Alex Gollner of Alex4D, has an article on how to get around FCP X automatically applying an audio cross fade when you add a dissolve in FCP X. It is a useful tip, but my question is, if this is really supposed to be a professional app, why would you need a workaround for what should be one of the simplest things to do in an editing suite? I mean seriously, what the hell!

Neptune Salad has a great article on switching to Premiere Pro

Neptune Salad has an article that is worth reading on waiting for Final Cut Pro X to release to start a big job, and then seeing what it is, and moving to Premiere Pro. It is really worth checking out, and looks to be the start of a series of articles.

But the real question anyone who edits is this: What are we going to do right now? I mean what are we actually going to do? As professionals, we don’t have the time to play around with multiple new programs until this dust settles as it could be months, and it might take Apple over a year to put FCP back on track.



And

Honestly, I’m not excited about moving to a new platform. This will be my third (Media 100, Final Cut Pro, now this – go ahead and laugh, Avid users). But the integration of AfterEffects (which is becoming a must-have item for filmmakers, see www.videocopilot.net to understand my zeal) and Photoshop make it an attractive one-two knockout punch.


Kind of how I feel, though he did not get a refund on Final Cut Pro X, and I did, but we both are making the move to Premiere Pro.

Is Final Cut Pro X annoying?

Here is an interesting Article on Final Cut Pro X from TUAW.

I have to say that the magnetic timeline’s “primary storyline/connected storyline” paradigm just does not work for me yet. The concept is this: think of a documentary. The interviews are your “primary storyline,” and the music, titles, and B-roll are your “connected storylines.”


In theory this is very cool, because a particular piece of B-roll is “connected” to a particular piece of interview in a particular place, and you can reorganize the interviews and the associated B-roll comes with them.

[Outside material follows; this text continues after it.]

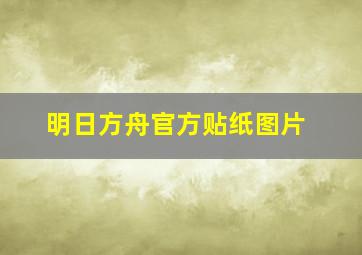 明日方舟官方贴纸图片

In practice it’s really annoying. It assumes that you always have a block of footage that starts and ends with a cut-in video and audio simultaneously, which I actually almost never do.


And

The magnetic timeline also irritates me because I’m a strong proponent of track discipline. If I put something on V2, it’s there for a reason. But in the magnetic timeline, items on subordinate tracks just jump up and down all over the place. Your music might be towards the top here and towards the bottom there. I suspect that in a complicated project, it will become impossible to find a given element.


Something I despise: the loss of Reconnect Media. Not having that on Avid was one of the worst things about it, and losing it on FCP hurts. A file suddenly went offline for no reason — I hadn’t moved it — and I was just hosed. That sucks.

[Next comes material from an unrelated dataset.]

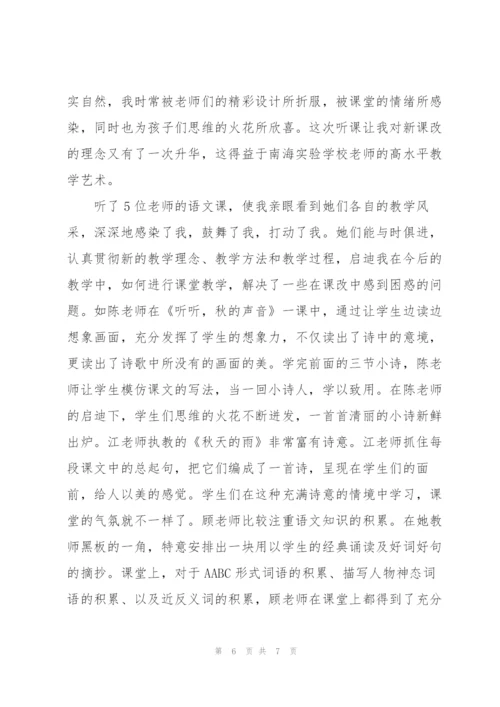 实自然，我时常被老师们的精彩设计所折服，被课堂的情绪所感染，同时也为孩子们思维的火花所欣喜。这次听课让我对新课改的理念又有了一次升华，这得益于南海实验学校老师的高水平教学艺术。

听了5位老师的语文课，使我亲眼看到她们各自的教学风采，深深地感染了我，鼓舞了我，打动了我。她们能与时俱进，认真贯彻新的教学理念、教学方法和教学过程，启迪我在今后的教学中，如何进行课堂教学，解决了一些在课改中感到困惑的问题。如陈老师在《听听，秋的声音》一课中，通过让学生边读边想象画面，充分发挥了学生的想象力，不仅读出了诗中的意境，更读出了诗歌中所没有的画面的美。学完前面的三节小诗，陈老师让学生模仿课文的写法，当一回小诗人，学以致用。在陈老师的启迪下，学生们思维的火花不断迸发，一首首清丽的小诗新鲜出炉。江老师执教的《秋天的雨》非常富有诗意。江老师抓住每段课文中的总起句，把它们编成了一首诗，呈现在学生们的面前，给人以美的感觉。学生们在这种充满诗意的情境中学习，课堂的气氛就不一样了。顾老师比较注重语文知识的积累。在她教师黑板的一角，特意安排出一块用以学生的经典诵读及好词好句的摘抄。课堂上，对于AABC形式词语的积累、描写人物神态词语的积累、以及近反义词的积累，顾老师在课堂上都得到了充分

第 6 页 共 7 页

I tend to agree, and have returned my FCP X because of it. Track Discipline is the biggest thing ever for an editor, and without it, I can’t edit!

Looks like Premiere is how I am going

Looks like I am going with Premiere Pro. It is fast and responsive, though I have had some random crashes, but it was on sequences that I had imported via XML from Final Cut Pro 7.

The thing is the CUDA support with the NVIDIA card is unbelievably fast, and the integration with After Effects plug-ins makes it so usefull.

iMovie and FCPX were originally built as a companion to Final Cut Pro

Again Macrumors has a great article on the origins of iMovie 08, which became Final Cut Pro X.

Ubillos returned from vacation and found that Final Cut wasn’t ideal for organizing raw footage. From that experience, First Cut was born which would let you import your raw footage and quickly skip through, organizing and building a rough edit. The intention originally was to then export to Final Cut Pro. At some point, Apple officially latched onto the project and turned it into the new iMovie ’08.

No wonder so many features seem shoehorned, it was meant to just create quick rough cuts, not to be the whole editor!